Serotonin and norepinephrine reuptake inhibitors (SNRIs) are a class of antidepressants that work by blocking serotonin and norepinephrine reuptake in the synapse (as the name suggests). 🗒️ It is important to educate patients that there is an increased risk of suicidal thinking and behavior in children, adolescents, and young adults during the first few months of therapy and it may take up to 8 weeks before therapeutic effects are recognized.

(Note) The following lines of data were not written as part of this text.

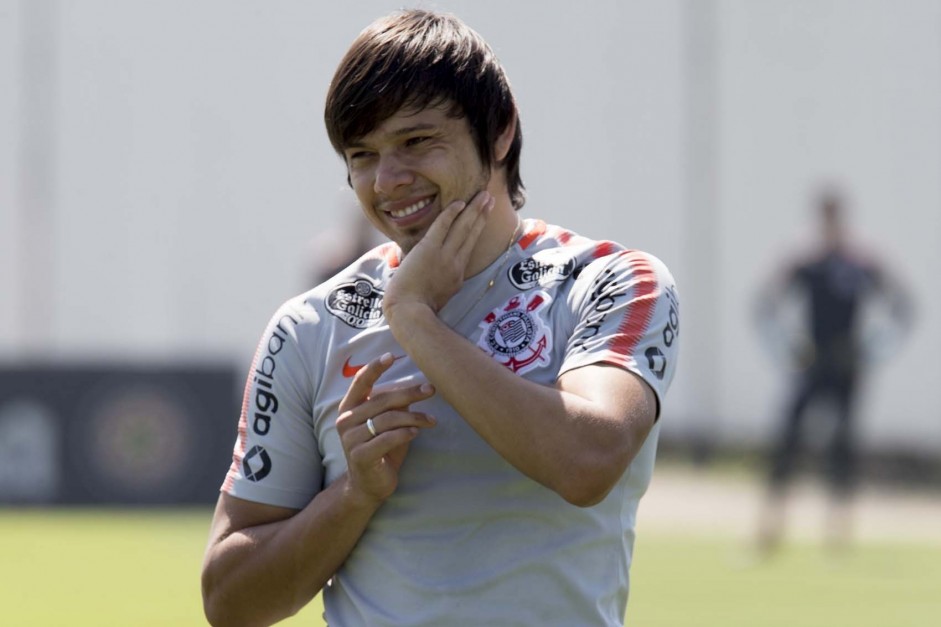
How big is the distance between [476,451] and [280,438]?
35 cm

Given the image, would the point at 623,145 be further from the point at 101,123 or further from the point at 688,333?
the point at 101,123

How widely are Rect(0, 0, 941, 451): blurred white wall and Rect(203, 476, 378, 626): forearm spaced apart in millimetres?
15266

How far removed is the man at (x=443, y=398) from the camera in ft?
8.43

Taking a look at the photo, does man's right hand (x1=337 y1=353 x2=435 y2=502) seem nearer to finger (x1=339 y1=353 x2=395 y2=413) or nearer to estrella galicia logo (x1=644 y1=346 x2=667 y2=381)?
finger (x1=339 y1=353 x2=395 y2=413)

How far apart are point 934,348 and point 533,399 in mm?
14930

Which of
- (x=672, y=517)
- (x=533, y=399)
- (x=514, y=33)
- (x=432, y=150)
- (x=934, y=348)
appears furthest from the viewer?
(x=514, y=33)

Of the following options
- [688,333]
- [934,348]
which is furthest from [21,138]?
[934,348]

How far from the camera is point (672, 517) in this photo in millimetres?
13516

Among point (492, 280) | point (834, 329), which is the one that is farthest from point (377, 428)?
point (834, 329)

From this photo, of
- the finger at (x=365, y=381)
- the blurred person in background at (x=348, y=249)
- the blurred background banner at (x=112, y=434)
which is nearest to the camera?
the finger at (x=365, y=381)

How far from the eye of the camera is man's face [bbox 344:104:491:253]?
8.80 feet

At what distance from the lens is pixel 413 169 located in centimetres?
269

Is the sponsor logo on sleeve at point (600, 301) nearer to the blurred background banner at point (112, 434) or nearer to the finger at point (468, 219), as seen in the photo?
the finger at point (468, 219)

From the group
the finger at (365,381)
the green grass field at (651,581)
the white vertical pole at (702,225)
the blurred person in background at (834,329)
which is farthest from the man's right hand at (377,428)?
the white vertical pole at (702,225)
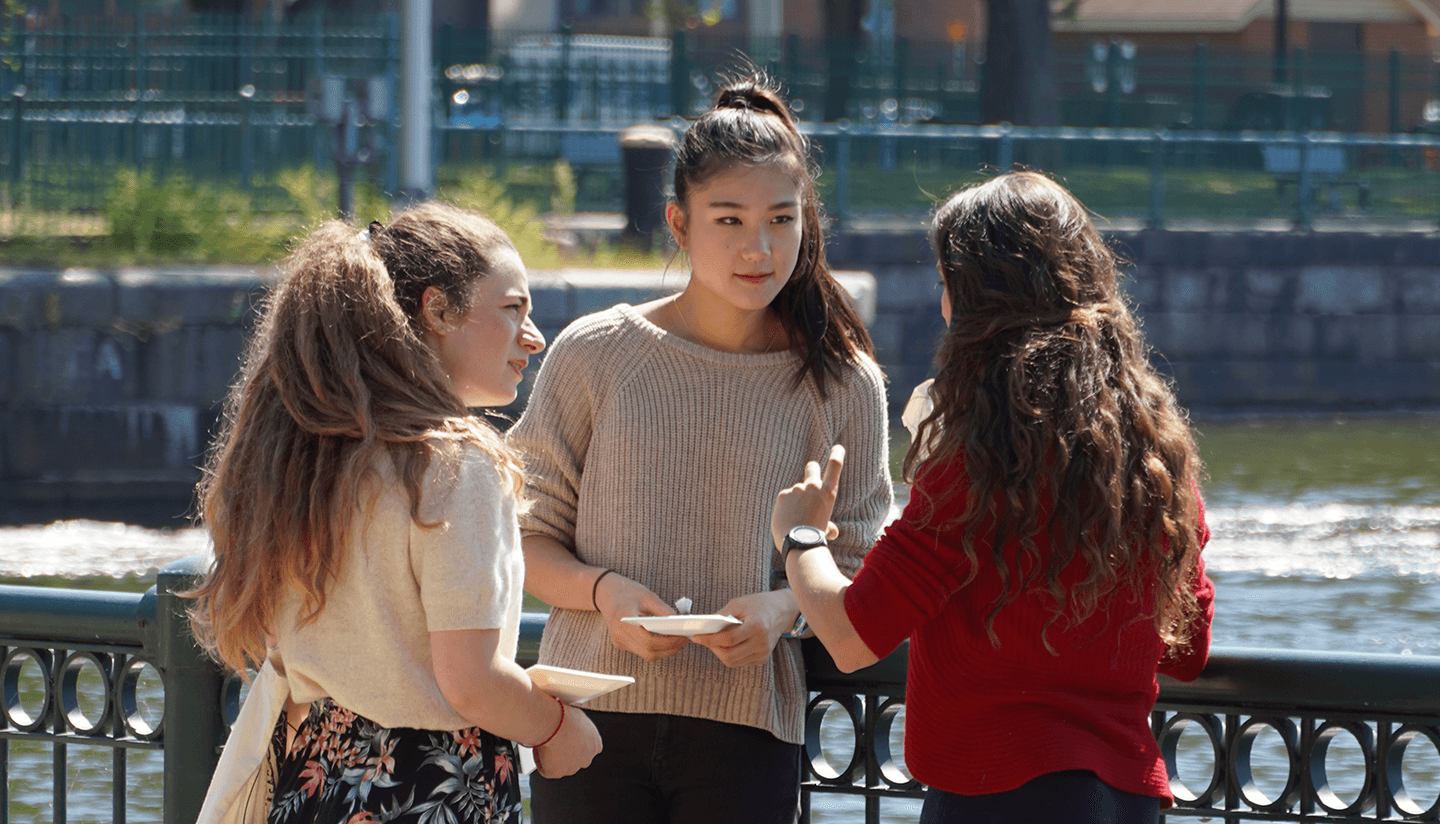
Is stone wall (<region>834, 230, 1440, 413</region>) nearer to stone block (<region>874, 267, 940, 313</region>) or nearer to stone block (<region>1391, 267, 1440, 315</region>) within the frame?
stone block (<region>1391, 267, 1440, 315</region>)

💊 Selective serotonin reuptake inhibitors (SSRIs) work by inhibiting 5-HT reuptake by the presynaptic cleft, thus increasing serotonin levels in the synapse. It is commonly used to treat depression, a condition thought to be linked to low levels of serotonin, dopamine, and norepinephrine. ⭐ As you can see, this mnemonic is similar to the mnemonic on the side effects of SNRIs. Since they both block serotonin reuptake, they exhibit very similar side effect profiles except SNRIs can also impact blood pressure (increase or decrease) due to the norepinephrine reuptake inhibition. SSRIs do not affect blood pressure. In addition, SSRIs can cause weight gain in adults on long-term therapy, while SNRIs cause less of this long-term weight gain and are more associated with weight loss.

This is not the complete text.